Output the entries again verbatim, starting at the line that contains "What is the correct" and continuing through the final line of the entries.
** start **
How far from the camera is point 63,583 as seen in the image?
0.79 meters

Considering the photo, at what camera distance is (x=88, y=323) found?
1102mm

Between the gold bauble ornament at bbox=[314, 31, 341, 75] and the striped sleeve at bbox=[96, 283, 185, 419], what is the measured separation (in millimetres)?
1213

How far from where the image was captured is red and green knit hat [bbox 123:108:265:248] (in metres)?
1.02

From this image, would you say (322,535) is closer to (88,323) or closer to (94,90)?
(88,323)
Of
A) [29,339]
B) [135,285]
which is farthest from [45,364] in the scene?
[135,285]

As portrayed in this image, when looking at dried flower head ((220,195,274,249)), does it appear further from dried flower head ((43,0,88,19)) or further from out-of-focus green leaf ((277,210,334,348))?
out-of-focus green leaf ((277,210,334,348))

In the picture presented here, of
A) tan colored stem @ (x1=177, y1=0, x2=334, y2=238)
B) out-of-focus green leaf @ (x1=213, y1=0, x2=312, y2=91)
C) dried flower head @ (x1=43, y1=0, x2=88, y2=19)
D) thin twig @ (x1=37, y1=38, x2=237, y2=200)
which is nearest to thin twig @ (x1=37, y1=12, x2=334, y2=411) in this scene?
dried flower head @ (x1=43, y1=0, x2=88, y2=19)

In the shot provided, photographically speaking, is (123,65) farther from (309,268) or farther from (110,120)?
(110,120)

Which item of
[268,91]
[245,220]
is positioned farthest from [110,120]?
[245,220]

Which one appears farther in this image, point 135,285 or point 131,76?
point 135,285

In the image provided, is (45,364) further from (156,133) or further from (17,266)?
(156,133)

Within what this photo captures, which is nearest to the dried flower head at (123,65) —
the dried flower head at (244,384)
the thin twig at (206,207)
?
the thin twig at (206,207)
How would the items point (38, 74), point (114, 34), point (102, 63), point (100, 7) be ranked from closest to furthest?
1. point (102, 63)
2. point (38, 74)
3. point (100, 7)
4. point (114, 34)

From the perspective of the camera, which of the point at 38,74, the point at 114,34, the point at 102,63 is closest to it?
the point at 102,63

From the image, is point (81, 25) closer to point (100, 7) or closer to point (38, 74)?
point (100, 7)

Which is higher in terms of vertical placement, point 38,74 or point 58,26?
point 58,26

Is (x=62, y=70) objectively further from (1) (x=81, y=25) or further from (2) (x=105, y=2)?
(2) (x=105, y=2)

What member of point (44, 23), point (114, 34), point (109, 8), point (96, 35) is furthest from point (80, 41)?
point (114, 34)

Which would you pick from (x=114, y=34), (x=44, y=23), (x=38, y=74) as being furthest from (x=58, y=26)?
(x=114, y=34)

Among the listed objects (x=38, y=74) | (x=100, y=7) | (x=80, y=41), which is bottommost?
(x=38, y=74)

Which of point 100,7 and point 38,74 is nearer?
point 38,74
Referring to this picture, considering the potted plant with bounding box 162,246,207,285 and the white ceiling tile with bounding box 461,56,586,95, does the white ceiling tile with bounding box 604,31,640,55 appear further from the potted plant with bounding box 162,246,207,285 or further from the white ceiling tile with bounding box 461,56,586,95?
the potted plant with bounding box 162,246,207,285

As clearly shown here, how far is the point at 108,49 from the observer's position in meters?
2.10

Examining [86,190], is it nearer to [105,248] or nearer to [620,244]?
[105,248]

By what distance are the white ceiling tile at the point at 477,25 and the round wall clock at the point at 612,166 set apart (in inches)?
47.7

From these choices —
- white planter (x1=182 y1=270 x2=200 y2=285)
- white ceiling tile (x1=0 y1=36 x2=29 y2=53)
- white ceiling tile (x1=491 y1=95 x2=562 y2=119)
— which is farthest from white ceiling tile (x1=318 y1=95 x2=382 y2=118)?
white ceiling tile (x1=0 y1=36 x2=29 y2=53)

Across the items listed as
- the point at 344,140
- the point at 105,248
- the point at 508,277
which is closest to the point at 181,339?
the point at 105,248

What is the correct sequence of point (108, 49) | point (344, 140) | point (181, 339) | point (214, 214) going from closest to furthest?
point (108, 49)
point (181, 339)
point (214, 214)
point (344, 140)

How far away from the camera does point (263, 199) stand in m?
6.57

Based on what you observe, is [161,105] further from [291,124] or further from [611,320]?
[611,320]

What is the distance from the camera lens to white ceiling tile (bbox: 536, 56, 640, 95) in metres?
** end **
§ Response to the exercise:
What is the correct sequence of point (108, 49) | point (344, 140) | point (181, 339) | point (214, 214) going from closest to furthest?
point (108, 49)
point (181, 339)
point (214, 214)
point (344, 140)

How far away from the camera does point (263, 199) stand in m?
6.57

Based on what you observe, is [161,105] further from [291,124] or further from [611,320]?
[611,320]

What is the distance from the camera lens to white ceiling tile (bbox: 536, 56, 640, 95) in metres?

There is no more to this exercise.